ECLI:NL:RBZWB:2019:3473
Rechtbank Zeeland-West-Brabant
- Eerste aanleg - enkelvoudig
- mr. Oomes
- Rechtspraak.nl
Vervangende toestemming voor vakantie naar Thailand en afgifte paspoort minderjarige
In deze zaak heeft de vrouw, eiseres, vervangende toestemming gevraagd voor het uitreizen van haar minderjarige kind naar Thailand, samen met haar zusje en partner, van 30 juli 2019 tot 15 augustus 2019. De man, gedaagde, heeft aanvankelijk toestemming verleend, maar deze later ingetrokken. De vrouw heeft de voorzieningenrechter verzocht om toestemming te verlenen, omdat de man vreest dat de vrouw met het kind in Thailand zal blijven.
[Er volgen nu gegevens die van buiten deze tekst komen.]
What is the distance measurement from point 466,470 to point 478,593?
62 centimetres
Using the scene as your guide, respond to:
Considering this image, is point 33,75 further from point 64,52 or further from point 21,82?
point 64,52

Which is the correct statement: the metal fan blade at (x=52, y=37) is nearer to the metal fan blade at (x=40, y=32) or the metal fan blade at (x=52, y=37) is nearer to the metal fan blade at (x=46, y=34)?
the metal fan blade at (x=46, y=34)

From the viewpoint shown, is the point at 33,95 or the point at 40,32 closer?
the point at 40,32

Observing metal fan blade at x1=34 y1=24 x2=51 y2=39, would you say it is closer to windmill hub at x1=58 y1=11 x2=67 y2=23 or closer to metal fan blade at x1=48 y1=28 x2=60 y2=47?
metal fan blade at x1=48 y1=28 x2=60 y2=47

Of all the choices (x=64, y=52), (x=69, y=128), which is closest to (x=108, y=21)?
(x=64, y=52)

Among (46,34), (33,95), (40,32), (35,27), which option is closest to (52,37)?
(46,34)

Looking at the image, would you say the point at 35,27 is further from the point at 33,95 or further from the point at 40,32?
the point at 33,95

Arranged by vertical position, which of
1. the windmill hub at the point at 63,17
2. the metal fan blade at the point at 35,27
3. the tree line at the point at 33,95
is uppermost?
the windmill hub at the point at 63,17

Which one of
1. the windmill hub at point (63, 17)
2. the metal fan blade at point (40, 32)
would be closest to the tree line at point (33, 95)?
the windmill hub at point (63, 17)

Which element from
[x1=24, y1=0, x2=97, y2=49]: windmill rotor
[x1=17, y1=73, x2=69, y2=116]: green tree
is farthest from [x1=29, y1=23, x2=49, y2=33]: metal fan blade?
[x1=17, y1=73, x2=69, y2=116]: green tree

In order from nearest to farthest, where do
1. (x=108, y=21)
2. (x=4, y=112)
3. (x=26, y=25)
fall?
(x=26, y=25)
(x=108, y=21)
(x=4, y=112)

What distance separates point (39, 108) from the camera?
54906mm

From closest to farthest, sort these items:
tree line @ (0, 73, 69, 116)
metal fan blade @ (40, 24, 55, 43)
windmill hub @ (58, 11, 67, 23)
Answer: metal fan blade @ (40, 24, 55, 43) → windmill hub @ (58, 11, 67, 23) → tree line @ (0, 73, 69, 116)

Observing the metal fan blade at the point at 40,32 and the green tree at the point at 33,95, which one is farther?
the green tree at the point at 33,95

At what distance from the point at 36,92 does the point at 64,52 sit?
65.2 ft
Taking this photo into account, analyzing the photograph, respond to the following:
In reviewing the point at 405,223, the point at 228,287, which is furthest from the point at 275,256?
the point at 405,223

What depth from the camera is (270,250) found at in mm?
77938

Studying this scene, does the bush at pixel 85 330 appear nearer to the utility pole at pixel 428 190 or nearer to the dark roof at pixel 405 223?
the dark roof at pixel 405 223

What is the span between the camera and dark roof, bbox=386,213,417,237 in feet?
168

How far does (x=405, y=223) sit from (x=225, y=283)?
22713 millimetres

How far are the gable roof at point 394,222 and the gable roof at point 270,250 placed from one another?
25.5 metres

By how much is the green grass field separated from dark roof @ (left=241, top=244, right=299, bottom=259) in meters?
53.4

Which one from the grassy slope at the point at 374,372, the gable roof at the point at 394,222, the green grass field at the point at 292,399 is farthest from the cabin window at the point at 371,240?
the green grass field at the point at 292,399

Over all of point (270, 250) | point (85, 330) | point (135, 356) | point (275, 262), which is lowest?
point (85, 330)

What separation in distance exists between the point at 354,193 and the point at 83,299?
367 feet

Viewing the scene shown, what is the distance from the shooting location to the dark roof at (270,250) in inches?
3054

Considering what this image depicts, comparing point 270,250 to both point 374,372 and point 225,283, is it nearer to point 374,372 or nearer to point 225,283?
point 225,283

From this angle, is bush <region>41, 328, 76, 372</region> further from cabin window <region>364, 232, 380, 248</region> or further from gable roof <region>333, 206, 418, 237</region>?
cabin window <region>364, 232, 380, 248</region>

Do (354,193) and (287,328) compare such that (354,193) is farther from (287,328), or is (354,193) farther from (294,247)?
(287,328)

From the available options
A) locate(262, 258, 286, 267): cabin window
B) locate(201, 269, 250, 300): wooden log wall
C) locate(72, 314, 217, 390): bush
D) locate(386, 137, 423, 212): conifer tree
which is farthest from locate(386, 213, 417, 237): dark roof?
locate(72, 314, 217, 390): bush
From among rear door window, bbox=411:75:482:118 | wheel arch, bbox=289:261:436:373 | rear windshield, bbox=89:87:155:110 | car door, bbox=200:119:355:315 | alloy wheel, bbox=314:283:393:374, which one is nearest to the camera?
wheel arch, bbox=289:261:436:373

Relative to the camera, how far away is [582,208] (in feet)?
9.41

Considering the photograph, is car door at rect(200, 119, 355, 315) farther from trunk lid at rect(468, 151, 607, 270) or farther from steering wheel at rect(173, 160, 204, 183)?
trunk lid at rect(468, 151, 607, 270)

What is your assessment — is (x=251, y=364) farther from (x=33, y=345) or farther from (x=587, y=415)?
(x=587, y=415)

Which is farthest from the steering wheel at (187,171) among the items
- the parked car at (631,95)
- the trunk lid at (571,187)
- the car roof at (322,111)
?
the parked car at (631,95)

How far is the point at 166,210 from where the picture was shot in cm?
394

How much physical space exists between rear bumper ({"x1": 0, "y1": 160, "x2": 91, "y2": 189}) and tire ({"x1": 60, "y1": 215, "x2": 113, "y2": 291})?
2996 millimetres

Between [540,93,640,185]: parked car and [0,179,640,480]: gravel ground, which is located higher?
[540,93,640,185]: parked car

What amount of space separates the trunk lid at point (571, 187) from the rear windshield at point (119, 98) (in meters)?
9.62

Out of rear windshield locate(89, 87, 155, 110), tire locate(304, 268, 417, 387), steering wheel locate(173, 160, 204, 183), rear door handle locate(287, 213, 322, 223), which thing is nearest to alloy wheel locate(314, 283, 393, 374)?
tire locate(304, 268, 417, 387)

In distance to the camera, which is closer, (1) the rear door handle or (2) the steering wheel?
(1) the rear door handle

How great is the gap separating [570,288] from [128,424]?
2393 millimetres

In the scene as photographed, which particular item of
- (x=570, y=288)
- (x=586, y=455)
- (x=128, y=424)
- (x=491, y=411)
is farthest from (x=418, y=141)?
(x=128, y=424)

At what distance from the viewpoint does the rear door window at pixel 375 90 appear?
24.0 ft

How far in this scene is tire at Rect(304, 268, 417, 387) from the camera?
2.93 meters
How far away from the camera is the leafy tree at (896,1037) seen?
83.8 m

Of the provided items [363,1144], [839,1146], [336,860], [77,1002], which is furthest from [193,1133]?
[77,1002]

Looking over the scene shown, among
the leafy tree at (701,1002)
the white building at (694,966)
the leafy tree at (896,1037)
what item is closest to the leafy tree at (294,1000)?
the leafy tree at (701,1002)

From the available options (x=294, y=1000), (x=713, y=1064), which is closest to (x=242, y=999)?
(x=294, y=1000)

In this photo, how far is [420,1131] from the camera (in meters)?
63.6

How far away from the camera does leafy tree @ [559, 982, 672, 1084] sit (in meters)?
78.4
De voorzieningenrechter heeft de zaak behandeld met gesloten deuren, gezien het belang van de minderjarige en de persoonlijke levenssfeer van partijen. De vrouw heeft haar verzoek onderbouwd met reisdocumenten en de voorzieningenrechter heeft vastgesteld dat er geen reële veiligheidsrisico's zijn voor het kind in Thailand. De voorzieningenrechter heeft geoordeeld dat het in het belang van het kind is om op vakantie te gaan en heeft de vordering van de vrouw toegewezen. Daarnaast heeft de vrouw ook verzocht om afgifte van het paspoort van het kind, dat momenteel in het bezit is van de man. De voorzieningenrechter heeft bepaald dat de man het paspoort moet afgeven op het moment dat hij het kind aan de vrouw overhandigt, maar uiterlijk op 29 juli 2019. Indien de man dit niet doet, verbeurt hij een dwangsom van € 500,-. Tevens is vervangende toestemming verleend voor het aanvragen van een (nood)paspoort voor het kind, mocht de man weigeren het huidige paspoort af te geven.